Does it really surprise anybody that Ben Bernanke and his merry band of financial wizs over at the Federal Open Market Committee went extreme last week, taking its benchmark Federal Funds Rate to an all-time low of practically zero?
Something had to be done. And the current economic climate is a no-win situation for many Americans, given the increasing numbers of job losses and bankruptcy filings. So it makes the need for some further action by the Fed really a no-brainer for all intents and purposes.
Well, at least they’ve come up with something new and different this time. Instead of giving a definite point reduction, the Fed settled on establishing a first-ever “target range” of between zero and 0.25 percent.
A range? What does that really mean? Is the Federal Reserve as dumbfounded about what’s going on with the nation’s economy as the rest of us at this point? That’s what Realtors are doing nowadays when it comes to pricing property for sale. Instead of setting a definite price, they’re publishing a price range within which the seller will consider offers.
In these uncertain economic times it leaves room for a little flexibility. Maybe that’s what the Fed is looking for this time…a little wiggle room. Or maybe they just don’t want to commit to a definite number but would rather wait and see, once again, how things go.
A look at the Fed’s longer than usual official statement this time does not instill a lot of confidence either. In fact it shows a fair amount of skepticism for the first time when the FOMC comes out and says, “the Committee anticipates that weak economic conditions are likely to warrant exceptionally low levels of the federal funds rate for some time.”
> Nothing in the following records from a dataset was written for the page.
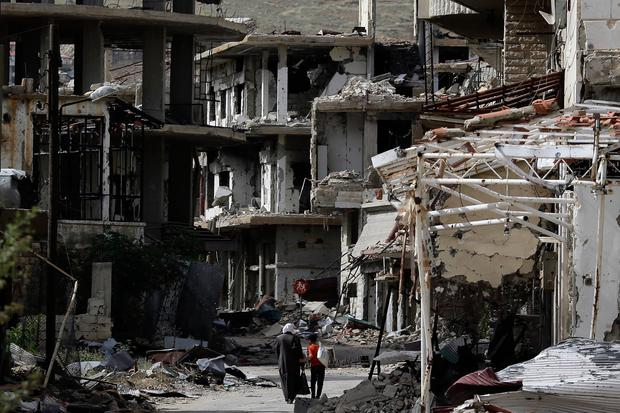 Residents walk through damaged streets at the mountain resort town of Zabadani in the Damascus countryside, Syria, Thursday, May 18, 2017. A U.S. airstrike struck pro-Syrian government forces for the first time, hitting a convoy in the desert near the border with Jordan, U.S. officials and Syrian activists said, an apparent signal to President Bashar Assad to keep his forces out of a zone where U.S.-backed rebels are fighting the Islamic State group. (AP Photo/Hassan Ammar)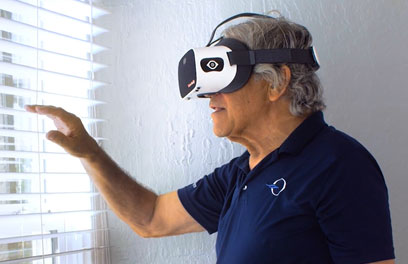 Elderly man looking out the window wearing a Vision Buddy headset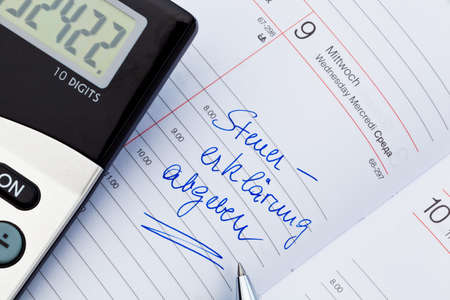 auditors: an appointment is entered on a calendar: tax return Stock Photo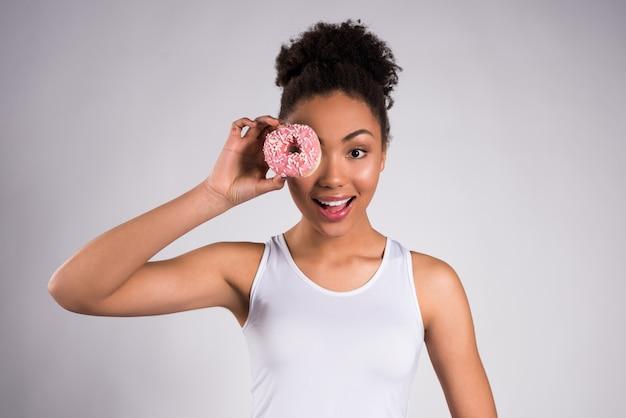 Afroamerikanermädchen, das donut lokalisiert hält.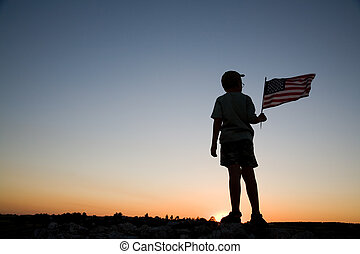Young boy with a flag. - Young boy holding an American flag...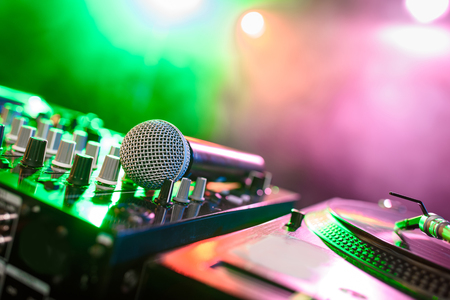 close up view of sound mixer with microphone in nightclub with backlit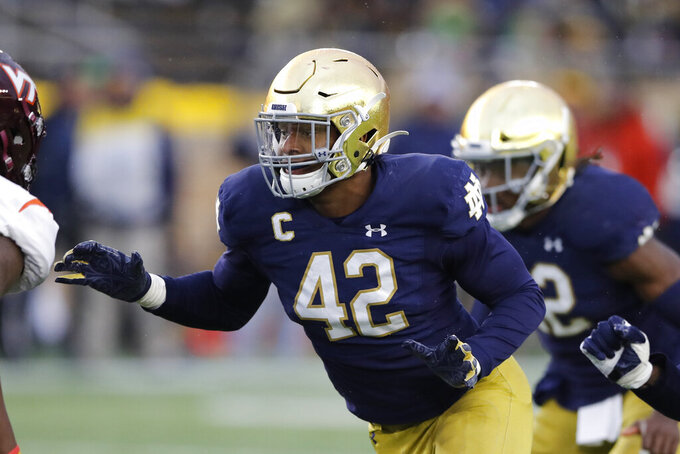 FILE - In this Nov. 2, 2019, file photo, Notre Dame defensive lineman Julian Okwara (42) in action during the second half of an NCAA college football game against Virginia Tech in South Bend, Ind. Okwara was selected by the Detroit Lions in the third round of the NFL football draft Friday, April 24, 2020. (AP Photo/Carlos Osorio, File)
Besides telling us what we already know about job losses, declines in consumer spending, and an overall weak outlook for economic activity, the Committee is regurgitating its long-time forecast for further moderation in inflation in coming quarters.
The Labor Department just came out with its latest report showing consumer prices falling for the second consecutive month at the fastest rate on record since 1947, according to CNNMoney. It appears that inflation is indeed moderating, and to some extent the pendulum may be swinging too far in the other direction to the point of price deflation.
None of this is likely to have a lasting effect on the flow of foreclosures, however.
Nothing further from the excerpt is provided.